__Exercises__
[A] In the text on Helmut Holter, in which city did he study civil engineering?
[B] Carry on the text about Helmut Holter, starting after its last sentence.

[[ Page text open ]]

Helmut Holter (born 22 May 1953) is a German politician of the party The Left. From 1998 to 2006 he was Minister for Labor and Construction of the German state of Mecklenburg-Vorpommern. From April 2009 to September 2016 he was chairman of The Left parliamentary group in the Landtag of Mecklenburg-Vorpommern. Since August 2017 he has been Minister for Education, Youth and Sport in the state of Thuringia.

==Biography==
Holter was born in Ludwigslust. He completed his schooling in Halle (Saale) in 1971 and studied Civil engineering in Moscow. Since 1973 he was a member of the SED. In 1976 he completed his studies as an Engineer for Concrete Technologies in Moscow. He then worked at a VEB in Milmersdorf near Templin. From 1981 to 1985 he was Secretary of the SED factory organisation. Since 1985, Holter studied at the CPSU Party High School in Moscow and finished postgraduate studies in Society Sciences in 1987. Until 1989 he worked in the Department of Construction/Transportation/Energy of the SED District Administration in Neubrandenburg.

[[ Page text closed ]]
[[ Provided data open ]]

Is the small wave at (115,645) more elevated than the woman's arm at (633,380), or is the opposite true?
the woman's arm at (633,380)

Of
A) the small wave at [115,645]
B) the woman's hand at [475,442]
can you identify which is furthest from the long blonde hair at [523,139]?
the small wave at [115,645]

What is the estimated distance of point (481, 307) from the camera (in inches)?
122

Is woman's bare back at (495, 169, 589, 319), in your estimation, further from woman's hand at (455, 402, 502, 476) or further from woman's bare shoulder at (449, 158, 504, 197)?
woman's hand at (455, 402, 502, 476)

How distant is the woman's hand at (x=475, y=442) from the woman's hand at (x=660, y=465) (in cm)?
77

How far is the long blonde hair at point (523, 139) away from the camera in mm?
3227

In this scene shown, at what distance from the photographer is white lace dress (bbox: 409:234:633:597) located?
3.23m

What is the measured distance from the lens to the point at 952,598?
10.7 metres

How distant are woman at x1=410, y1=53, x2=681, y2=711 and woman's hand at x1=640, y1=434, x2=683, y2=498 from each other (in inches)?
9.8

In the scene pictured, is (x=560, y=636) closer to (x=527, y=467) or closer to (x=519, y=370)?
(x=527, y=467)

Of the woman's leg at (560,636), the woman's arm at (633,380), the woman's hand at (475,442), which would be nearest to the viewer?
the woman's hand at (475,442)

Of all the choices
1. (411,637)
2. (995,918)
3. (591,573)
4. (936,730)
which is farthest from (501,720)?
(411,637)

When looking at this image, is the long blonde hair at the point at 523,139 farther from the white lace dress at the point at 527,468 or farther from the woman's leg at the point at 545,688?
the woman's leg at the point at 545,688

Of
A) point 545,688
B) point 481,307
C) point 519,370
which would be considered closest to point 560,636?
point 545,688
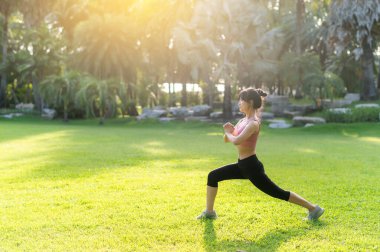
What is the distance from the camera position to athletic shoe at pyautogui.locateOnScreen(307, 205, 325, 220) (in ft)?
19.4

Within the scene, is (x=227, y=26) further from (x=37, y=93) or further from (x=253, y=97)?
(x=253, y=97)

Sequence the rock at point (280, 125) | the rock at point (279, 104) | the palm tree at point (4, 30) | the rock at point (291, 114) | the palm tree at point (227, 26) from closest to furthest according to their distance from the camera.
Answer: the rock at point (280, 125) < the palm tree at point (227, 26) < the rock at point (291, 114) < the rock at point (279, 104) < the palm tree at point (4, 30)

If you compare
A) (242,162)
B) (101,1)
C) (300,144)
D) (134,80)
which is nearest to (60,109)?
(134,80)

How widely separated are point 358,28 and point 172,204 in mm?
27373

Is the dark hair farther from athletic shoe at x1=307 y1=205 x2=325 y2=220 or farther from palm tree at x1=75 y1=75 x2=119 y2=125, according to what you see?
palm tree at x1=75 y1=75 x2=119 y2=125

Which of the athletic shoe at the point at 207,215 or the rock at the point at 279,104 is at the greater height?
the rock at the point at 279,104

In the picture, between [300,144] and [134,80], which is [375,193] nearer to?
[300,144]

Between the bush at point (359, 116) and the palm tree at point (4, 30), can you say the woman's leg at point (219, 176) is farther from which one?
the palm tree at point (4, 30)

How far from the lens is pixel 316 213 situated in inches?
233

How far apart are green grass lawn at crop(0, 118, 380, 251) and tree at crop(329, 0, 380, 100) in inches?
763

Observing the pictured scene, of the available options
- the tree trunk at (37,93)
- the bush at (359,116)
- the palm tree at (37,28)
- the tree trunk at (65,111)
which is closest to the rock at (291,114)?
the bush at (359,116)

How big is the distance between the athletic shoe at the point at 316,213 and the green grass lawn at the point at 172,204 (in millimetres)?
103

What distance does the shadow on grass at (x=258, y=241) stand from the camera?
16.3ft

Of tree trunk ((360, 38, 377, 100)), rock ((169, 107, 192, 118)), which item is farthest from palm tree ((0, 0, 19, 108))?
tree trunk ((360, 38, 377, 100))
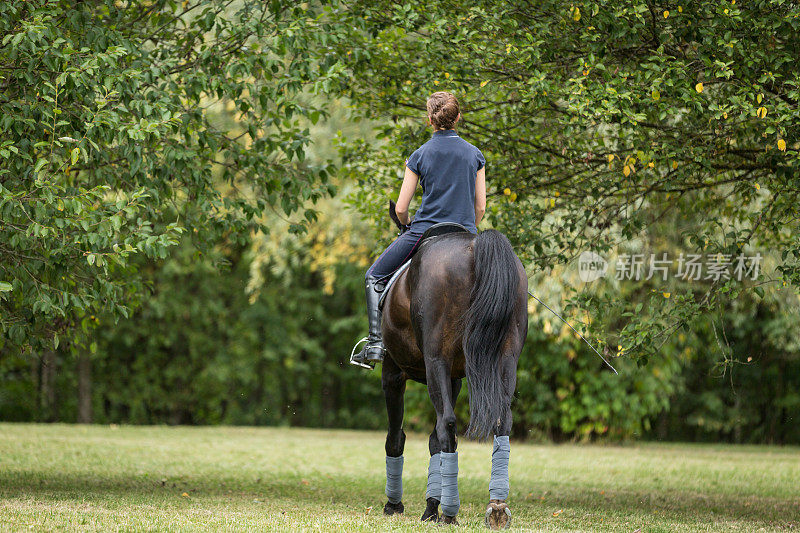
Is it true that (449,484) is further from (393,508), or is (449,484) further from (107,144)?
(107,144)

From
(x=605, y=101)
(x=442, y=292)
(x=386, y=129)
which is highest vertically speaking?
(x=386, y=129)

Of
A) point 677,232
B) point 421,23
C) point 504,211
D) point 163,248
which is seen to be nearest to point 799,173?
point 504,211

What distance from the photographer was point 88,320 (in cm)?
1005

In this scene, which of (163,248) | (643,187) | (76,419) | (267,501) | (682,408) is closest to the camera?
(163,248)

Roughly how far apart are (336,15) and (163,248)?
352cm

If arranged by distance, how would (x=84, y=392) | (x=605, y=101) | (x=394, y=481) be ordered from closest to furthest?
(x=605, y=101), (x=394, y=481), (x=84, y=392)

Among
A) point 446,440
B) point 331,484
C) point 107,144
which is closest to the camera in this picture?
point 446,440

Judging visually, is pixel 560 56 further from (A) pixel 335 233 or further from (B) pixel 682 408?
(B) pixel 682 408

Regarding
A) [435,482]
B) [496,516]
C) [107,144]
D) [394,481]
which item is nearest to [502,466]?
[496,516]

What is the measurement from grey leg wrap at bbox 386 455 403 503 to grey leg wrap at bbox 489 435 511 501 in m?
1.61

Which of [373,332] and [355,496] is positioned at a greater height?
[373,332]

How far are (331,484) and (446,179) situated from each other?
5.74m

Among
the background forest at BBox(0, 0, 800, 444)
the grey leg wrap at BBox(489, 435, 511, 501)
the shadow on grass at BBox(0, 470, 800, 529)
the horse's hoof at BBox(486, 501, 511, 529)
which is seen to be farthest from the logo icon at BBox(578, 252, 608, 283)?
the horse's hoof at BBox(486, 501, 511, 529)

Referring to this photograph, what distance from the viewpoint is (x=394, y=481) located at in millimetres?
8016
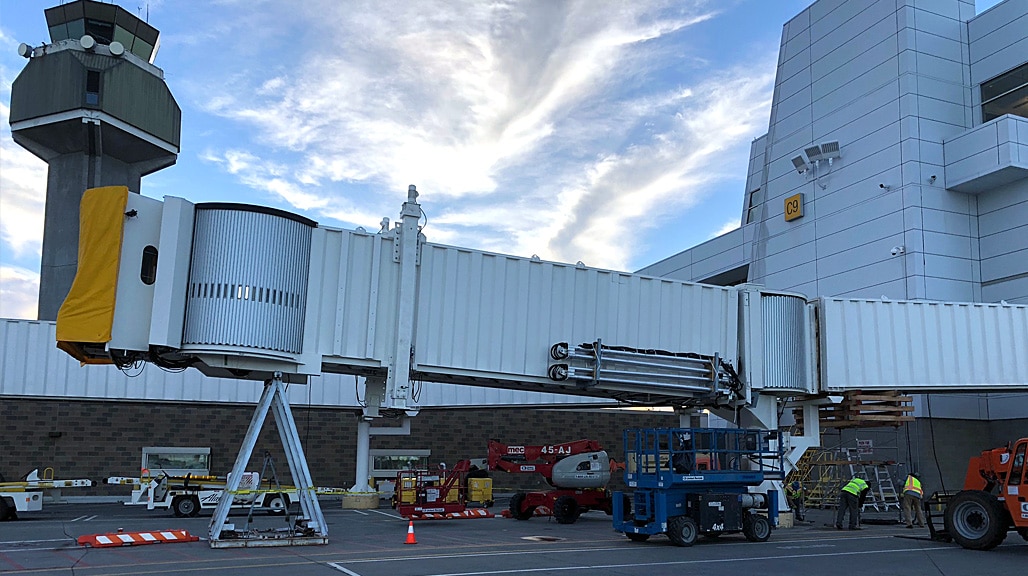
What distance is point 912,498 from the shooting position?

[[ Provided data closed ]]

__Answers below__
[A] Moscow

[B]
From 1991 to 2001 Holter was State Chairman of the SED follow-up party PDS in Mecklenburg-Vorpommern. From 2000 to 2002 he also was a member of the German PDS board. From November 1994 to 31 December 2002 and again from 2006 onward he was an MP of the Landtag of Mecklenburg-Vorpommern. In 1998, Holter became Minister for Labor and Construction in Mecklenburg-Vorpommern under Minister President Harald Ringstorff. In 2011 and 2016, Holter was frontrunner of The Left in the Mecklenburg-Vorpommern state elections.

After the resignation of Birgit Klaubert as Minister for Education, Youth and Sport in the state of Thuringia, Holter was officially named as her successor and sworn in on 17 August 2017.

==Literature==
- Helmut Müller-Enbergs: Holter, Helmut . In: Wer war wer in der DDR? 5. ed. Vol. 1, Ch. Links, Berlin 2010, ISBN 978-3-86153-561-4.